[Entries from a dataset]
------------------------------------------------------------

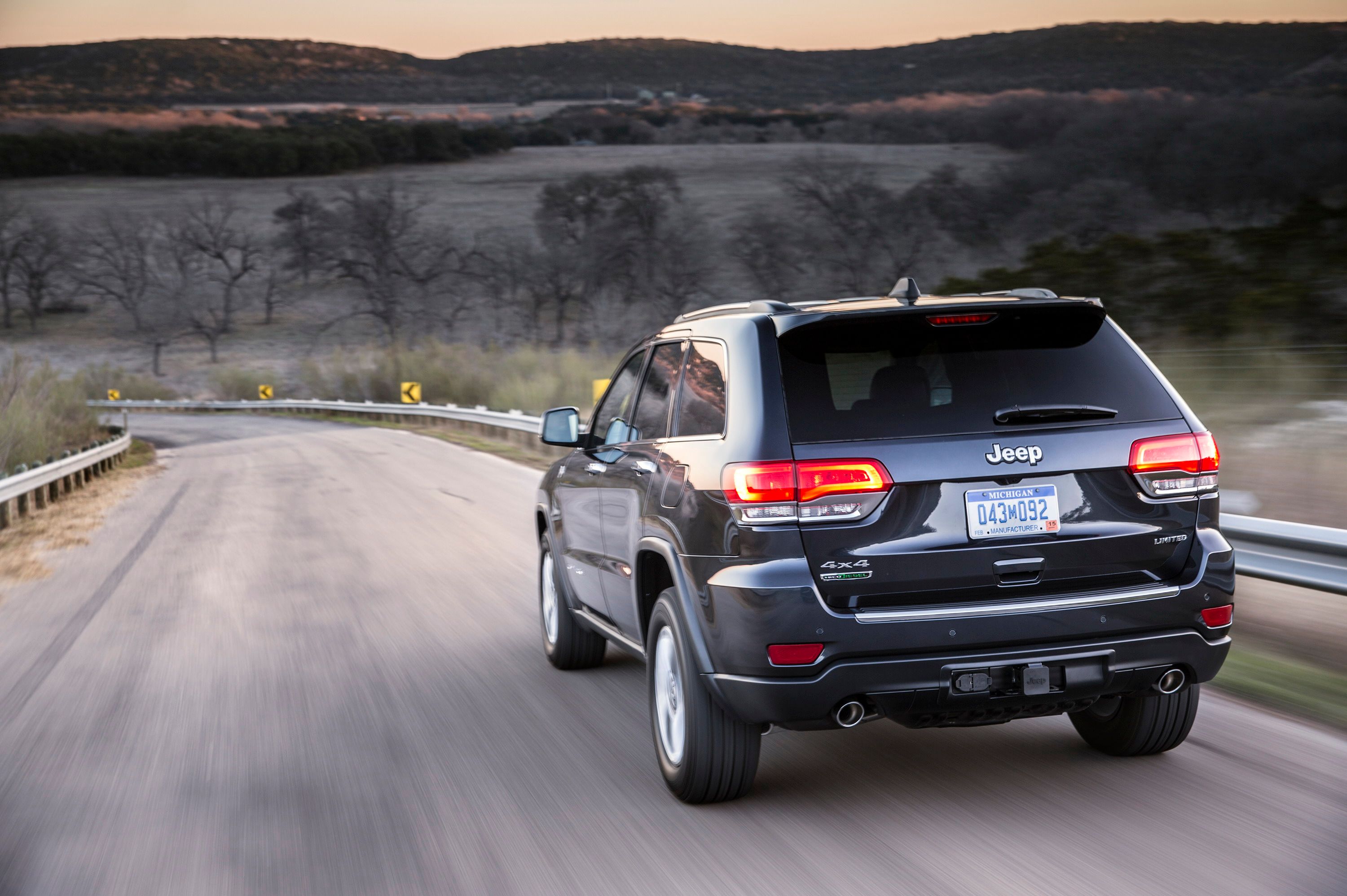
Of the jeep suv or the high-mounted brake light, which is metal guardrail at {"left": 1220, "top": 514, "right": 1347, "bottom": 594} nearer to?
the jeep suv

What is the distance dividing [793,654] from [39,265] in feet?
367

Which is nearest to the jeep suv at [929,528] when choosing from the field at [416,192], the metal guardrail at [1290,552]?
the metal guardrail at [1290,552]

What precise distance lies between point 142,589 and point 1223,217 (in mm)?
34773

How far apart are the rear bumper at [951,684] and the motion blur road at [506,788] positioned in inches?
16.8

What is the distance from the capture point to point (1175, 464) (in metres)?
4.54

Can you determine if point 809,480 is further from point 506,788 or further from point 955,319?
point 506,788

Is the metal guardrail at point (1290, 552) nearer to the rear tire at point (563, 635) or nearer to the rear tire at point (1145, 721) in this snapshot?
the rear tire at point (1145, 721)

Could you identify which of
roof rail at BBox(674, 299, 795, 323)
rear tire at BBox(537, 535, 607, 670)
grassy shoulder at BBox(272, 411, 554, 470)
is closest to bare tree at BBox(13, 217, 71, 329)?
grassy shoulder at BBox(272, 411, 554, 470)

------------------------------------------------------------

Your task:
Please rewrite the stretch from the line containing "Could you identify which of" through the end of the material, switching "roof rail" to "roof rack" and leaving all else unchanged.

Solution for this task:
Could you identify which of
roof rack at BBox(674, 299, 795, 323)
rear tire at BBox(537, 535, 607, 670)
grassy shoulder at BBox(272, 411, 554, 470)
is closest to bare tree at BBox(13, 217, 71, 329)?
grassy shoulder at BBox(272, 411, 554, 470)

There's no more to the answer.